* _Problem to solve_: Among the entries that follow, find every line with the word "구속기소" and list it.

─── Data supplied ───

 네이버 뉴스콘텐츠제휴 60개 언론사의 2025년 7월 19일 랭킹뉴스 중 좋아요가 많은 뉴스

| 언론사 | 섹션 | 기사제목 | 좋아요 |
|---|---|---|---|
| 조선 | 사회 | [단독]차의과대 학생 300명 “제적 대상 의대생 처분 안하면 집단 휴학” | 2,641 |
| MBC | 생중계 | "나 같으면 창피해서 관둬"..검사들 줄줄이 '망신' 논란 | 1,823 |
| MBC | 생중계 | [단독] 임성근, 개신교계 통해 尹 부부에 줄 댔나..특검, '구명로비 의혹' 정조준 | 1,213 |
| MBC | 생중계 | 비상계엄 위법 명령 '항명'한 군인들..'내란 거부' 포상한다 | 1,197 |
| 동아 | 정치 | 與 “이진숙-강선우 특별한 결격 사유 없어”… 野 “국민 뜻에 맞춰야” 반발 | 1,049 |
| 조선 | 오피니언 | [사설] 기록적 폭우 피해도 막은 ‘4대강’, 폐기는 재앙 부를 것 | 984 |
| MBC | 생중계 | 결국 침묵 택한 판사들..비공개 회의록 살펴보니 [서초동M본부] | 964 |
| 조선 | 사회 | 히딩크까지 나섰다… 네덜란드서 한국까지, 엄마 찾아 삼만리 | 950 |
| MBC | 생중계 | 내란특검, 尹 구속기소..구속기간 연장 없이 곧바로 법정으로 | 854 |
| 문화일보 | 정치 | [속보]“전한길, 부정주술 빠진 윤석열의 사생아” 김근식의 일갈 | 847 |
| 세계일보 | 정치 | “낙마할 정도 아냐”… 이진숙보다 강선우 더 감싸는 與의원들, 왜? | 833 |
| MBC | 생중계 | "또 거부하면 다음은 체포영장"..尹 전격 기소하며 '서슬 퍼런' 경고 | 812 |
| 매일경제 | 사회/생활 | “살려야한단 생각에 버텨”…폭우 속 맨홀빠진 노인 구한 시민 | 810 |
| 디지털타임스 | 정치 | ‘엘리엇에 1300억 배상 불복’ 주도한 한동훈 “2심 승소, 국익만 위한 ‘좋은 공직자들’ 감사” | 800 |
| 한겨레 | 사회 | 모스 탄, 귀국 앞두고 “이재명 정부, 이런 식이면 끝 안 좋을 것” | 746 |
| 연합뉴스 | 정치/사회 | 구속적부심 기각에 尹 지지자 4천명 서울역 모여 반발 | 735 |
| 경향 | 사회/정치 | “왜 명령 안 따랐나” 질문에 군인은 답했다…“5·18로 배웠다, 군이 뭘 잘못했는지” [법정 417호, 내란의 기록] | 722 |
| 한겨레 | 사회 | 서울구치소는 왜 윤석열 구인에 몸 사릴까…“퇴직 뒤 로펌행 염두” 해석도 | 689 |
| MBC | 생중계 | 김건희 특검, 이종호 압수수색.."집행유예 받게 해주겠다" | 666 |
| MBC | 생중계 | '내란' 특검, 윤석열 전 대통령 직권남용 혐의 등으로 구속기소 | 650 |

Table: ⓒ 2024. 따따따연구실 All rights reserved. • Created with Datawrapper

───

* _Answer to this problem_:
| MBC | 생중계 | 내란특검, 尹 구속기소..구속기간 연장 없이 곧바로 법정으로 | 854 |
| MBC | 생중계 | '내란' 특검, 윤석열 전 대통령 직권남용 혐의 등으로 구속기소 | 650 |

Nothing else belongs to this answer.